I read a lot of books, both self-published and traditionally published. Almost without exception, every book has mistakes. Typos, or formatting glitches, or grammar issues, or factual errors, or semantic snafus (such as characters given the wrong name), or story problems (plot holes, people doing things they would never do in the real world, people acting for plot reasons not character reasons, people insisting on doing a plot rather than sitting down with a cuppa to have a conversation).
These mistakes and more inhabit the nightmares of most authors. I dread the day an early reader comes back to me with a fundamental problem that derails the whole book.
A handful of minor errors in a book is fine. More than that, and any more serious errors, is a sign of poor quality control. I haven’t yet tossed a book across the room in anger at an egregious mistake, but this may be because I read almost everything on an iPad.
With my own books, I spend a great deal of time reading and re-reading during the revision stage trying to address all these problems. Major changes settle down to minor changes, and finally proofreading, where I’m “not allowed” to change anything unless it’s fixing a typo (I do, though). My goal is to release with no mistakes.

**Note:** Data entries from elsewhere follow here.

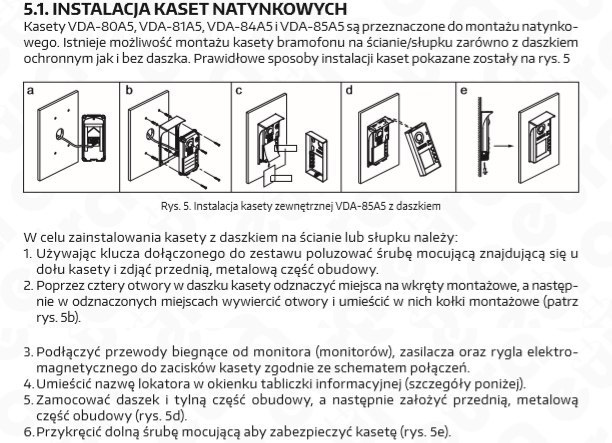 5.1. INSTALACJA KASET NATYNKOWYCH

Kasety VDA-80A5, VDA-81A5, VDA-84A5 i VDA-85A5 są przeznaczone do montażu natynkowego. Istnieje możliwość montażu kasety bramofonu na ścianie/słupku zarówno z daszkiem ochronnym jak i bez daszka. Prawidłowe sposoby instalacji kaset pokazane zostały na rys. 5

a

b

c

d

e

Rys. 5. Instalacja kasety zewnętrznej VDA-85A5 z daszkiem

W celu zainstalowania kasety z daszkiem na ścianie lub słupku należy:

1. Używając klucza dołączonego do zestawu poluzować śrubę mocującą znajdującą się u dołu kasety i zdjąć przednią, metalową część obudowy.
2. Poprzez cztery otwory w daszku kasety odznaczyć miejsca na wkręty montażowe, a następnie w odznaczonych miejscach wywiercić otwory i umieścić w nich kołki montażowe (patrz rys. 5b).

3. Podłączyć przewody biegnące od monitora (monitorów), zasilacza oraz rygla elektromagnetycznego do zacisków kasety zgodnie ze schematem połączeń.
4. Umieścić nazwę lokatora w okienku tabliczki informacyjnej (szczegóły poniżej).
5. Zamocować daszek i tylną część obudowy, a następnie założyć przednią, metalową część obudowy (rys. 5d).
6. Przykręcić dolną śrubę mocującą aby zabezpieczyć kasetę (rys. 5e).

I do a pretty good job, I think. Years of editing others mean I’m a decent editor and proofreader of my own work. I like to say I can spot a typo at thirty paces.
But something always escapes. It’s a fact of life.
Yesterday I found a typo in Unstable Orbits that I probably introduced during revisions in December or January: an occurrence of “though” that should be “through”. Easily missed.
What’s unique about this particular typo is that I discovered it while narrating. Which means I have an audio record of the precise moment of discovery.
Here it is. You can hear my brain processing the typo in real time:
(This is the raw unprocessed audio. I didn’t like the take anyway.)
I’ve updated my Scrivener project so any new release of the book — print or ebook — will contain the fix.
I wonder how many more typos I’ll find during narration? If you find any, let me know!